Yesterday was Mother's Day, and of all the Hallmark-y, over-contrived, ill-conceived, consumption-based, hypen-ated holidays we have in this country, I gotta say this one is the most interesting.

My reasoning has nothing to do with familial sentimentality, but rather the fact that in a society (like ours) that denigrates and objectifies and commodifies and marginalizes the feminine, it's nice to have at least one day each year when there is some recognition – no matter how superficial – that mothers are the source of all life on this planet.

Of course, as Kali will attest, the Mother is also the source of all dissolution:


Mahakali and her beautiful garland

But this is beside the point.

The point is that I spent most of yesterday at my yin-in-law's home. Besides being one of my all-time favorite mothers, she also happens to have some of the most eclectic friends of anyone I know. Getting to know them has led to all sorts of perplexing dreams, brushes with celebrity, and oceanic mischief, but yesterday – which was confined entirely to her living room and the back yard – had to be one of the most rewarding encounters yet.

the room, but not the day, in question

There were conversations of Colombia and magical realism, Marquez and kaka, and a photographer told me of the smell-bound memories that lay lazily above the equator. He and I shared arts for hours, talking about all manners of madness: los indios y los costeños, Kerouac and Camus, nostalgia and amnesia. A poem floated in the air between us, I inhaled to taste its aroma.

a cover that never existed

Somewhere in the kitchen, a model did reiki on a rack of lamb, and I heard the cries of Little Bo Peep's as her sheep's heart moved from beating to bleating to bleeding in the blink of the eye. The model told me she was setting free their souls, but to me it still smelled like someone else's dinner.

Perhaps I underestimated la magia de la bruja...

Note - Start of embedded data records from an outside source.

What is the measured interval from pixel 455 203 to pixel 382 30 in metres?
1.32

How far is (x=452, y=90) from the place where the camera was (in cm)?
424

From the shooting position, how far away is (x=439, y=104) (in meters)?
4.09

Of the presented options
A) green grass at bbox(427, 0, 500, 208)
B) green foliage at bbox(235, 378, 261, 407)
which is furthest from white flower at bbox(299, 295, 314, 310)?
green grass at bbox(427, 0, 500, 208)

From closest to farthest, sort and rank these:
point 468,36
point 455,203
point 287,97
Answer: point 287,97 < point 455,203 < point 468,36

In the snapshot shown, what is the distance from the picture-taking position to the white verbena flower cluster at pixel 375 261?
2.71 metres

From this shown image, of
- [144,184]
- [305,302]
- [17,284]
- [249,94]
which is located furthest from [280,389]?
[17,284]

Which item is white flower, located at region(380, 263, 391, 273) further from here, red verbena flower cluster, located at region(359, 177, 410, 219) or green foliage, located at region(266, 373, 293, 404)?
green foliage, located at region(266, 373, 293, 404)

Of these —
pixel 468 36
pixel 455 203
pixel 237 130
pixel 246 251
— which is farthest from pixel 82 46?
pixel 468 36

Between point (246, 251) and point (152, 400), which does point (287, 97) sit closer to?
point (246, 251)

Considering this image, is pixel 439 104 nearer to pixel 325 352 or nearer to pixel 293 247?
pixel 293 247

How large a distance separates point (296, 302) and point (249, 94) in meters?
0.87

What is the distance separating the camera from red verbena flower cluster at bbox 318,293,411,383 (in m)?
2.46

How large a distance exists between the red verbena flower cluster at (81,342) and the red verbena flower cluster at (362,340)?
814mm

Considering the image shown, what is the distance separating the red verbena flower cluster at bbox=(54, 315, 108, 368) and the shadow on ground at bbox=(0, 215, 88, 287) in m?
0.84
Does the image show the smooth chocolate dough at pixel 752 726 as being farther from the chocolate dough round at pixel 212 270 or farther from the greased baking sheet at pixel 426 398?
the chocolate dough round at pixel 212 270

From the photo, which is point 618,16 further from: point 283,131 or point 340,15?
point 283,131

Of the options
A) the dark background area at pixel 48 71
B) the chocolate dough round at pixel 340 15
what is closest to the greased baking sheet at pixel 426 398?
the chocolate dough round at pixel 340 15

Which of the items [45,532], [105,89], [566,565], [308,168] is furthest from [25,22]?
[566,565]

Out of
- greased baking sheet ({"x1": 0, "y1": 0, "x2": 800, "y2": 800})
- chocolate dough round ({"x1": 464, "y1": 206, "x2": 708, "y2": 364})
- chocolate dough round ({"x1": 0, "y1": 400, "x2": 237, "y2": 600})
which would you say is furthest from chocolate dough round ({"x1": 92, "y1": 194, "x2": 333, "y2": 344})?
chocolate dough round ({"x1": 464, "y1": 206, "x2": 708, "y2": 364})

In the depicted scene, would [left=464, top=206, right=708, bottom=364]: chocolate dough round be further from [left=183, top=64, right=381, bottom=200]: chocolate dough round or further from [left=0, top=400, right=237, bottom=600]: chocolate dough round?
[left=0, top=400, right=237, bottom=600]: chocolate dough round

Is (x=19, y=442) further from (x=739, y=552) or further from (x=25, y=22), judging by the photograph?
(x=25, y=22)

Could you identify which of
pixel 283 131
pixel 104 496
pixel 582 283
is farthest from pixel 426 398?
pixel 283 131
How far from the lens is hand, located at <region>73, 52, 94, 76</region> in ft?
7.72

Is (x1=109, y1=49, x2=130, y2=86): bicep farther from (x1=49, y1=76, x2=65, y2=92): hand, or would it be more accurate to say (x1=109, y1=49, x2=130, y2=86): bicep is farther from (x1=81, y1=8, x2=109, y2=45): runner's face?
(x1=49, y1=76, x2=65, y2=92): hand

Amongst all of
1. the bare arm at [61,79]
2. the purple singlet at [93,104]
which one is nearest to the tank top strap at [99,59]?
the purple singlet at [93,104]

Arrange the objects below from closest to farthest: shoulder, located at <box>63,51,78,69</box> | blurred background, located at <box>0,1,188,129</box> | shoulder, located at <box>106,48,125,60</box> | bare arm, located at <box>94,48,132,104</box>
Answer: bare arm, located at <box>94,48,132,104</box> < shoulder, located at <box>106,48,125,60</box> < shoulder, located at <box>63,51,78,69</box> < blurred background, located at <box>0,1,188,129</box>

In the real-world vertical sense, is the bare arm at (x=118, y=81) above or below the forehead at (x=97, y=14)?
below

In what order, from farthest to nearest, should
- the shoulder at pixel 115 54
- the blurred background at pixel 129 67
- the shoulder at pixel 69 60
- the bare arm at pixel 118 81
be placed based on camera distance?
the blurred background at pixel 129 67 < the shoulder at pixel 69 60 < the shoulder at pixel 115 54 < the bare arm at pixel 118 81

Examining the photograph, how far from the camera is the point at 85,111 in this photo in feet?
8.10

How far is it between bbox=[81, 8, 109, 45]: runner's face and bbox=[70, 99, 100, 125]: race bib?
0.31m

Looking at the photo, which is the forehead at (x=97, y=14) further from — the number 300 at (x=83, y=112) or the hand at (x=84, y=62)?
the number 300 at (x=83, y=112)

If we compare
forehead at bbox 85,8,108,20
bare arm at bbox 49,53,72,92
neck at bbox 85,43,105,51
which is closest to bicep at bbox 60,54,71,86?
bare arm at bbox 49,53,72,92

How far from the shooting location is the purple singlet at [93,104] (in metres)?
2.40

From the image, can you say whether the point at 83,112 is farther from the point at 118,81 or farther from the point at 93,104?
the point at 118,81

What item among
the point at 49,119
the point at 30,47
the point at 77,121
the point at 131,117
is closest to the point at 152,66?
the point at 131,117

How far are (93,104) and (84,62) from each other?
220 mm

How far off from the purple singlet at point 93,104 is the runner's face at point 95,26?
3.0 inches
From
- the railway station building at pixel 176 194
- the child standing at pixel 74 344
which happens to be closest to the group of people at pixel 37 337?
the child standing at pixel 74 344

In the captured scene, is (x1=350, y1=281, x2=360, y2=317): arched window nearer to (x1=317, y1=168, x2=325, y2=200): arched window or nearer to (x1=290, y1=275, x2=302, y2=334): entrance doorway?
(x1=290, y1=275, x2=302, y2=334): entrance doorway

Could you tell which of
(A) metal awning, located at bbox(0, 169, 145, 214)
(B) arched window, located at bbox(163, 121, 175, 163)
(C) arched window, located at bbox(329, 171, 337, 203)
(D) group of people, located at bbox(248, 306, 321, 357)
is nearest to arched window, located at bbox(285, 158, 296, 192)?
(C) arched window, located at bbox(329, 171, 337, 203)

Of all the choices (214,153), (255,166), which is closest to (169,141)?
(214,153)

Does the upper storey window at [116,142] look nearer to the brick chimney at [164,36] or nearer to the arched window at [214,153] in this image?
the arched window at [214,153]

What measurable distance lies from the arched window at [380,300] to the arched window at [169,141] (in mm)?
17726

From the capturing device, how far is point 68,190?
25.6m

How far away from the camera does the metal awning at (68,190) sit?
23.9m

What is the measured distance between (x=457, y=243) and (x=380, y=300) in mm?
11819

There was conversation and libation, pancakes and avocado, and eventually a second crew arrived, different from the first. The smell of lamb mingled with Flatbush Avenue, and within minutes a lapsed Jew from Brooklyn managed to reference Nazis, la cocaína, African-Americans and watermelon in a single bound.


a book I've never read

I looked at my yin and told her, "It's time for us to go."